# Objet de la tâche
Pouvez-vous recopier toutes les lignes du matériel ci-dessous sans rien y changer, en laissant de côté les images ?

# Données extraites
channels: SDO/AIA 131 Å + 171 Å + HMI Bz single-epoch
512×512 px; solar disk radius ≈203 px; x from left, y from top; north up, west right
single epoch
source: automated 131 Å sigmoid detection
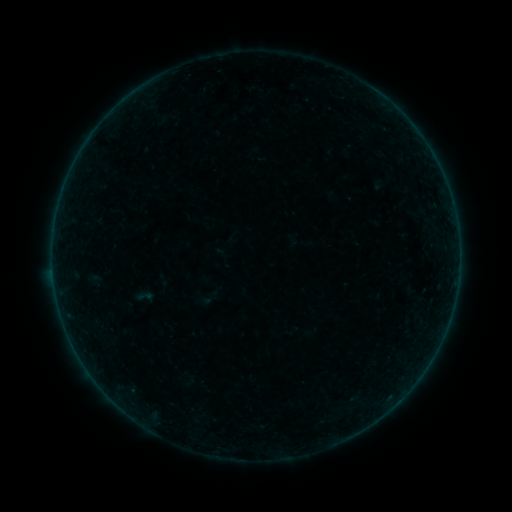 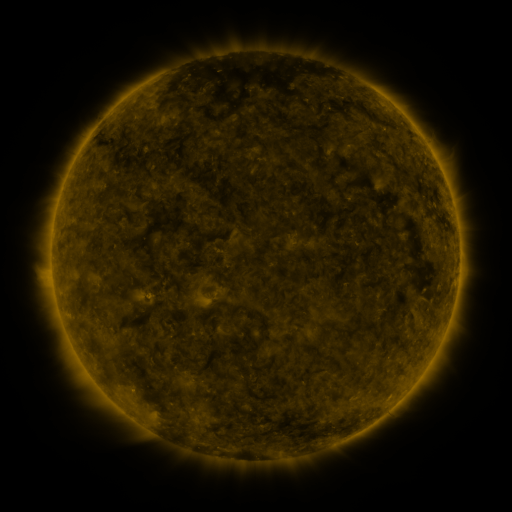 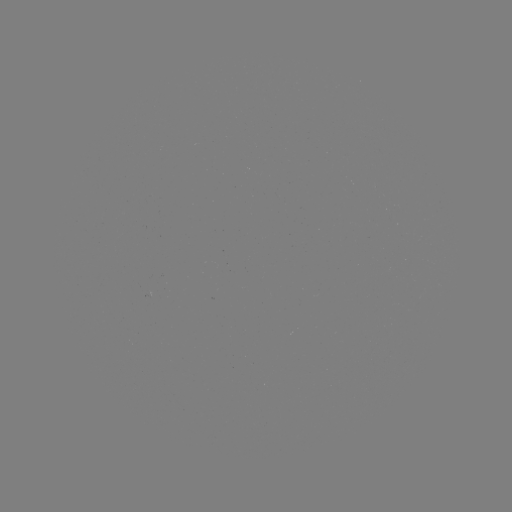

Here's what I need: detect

# Résultat obtenu
channels: SDO/AIA 131 Å + 171 Å + HMI Bz single-epoch
512×512 px; solar disk radius ≈203 px; x from left, y from top; north up, west right
single epoch
source: automated 131 Å sigmoid detection

Here's what I need: detect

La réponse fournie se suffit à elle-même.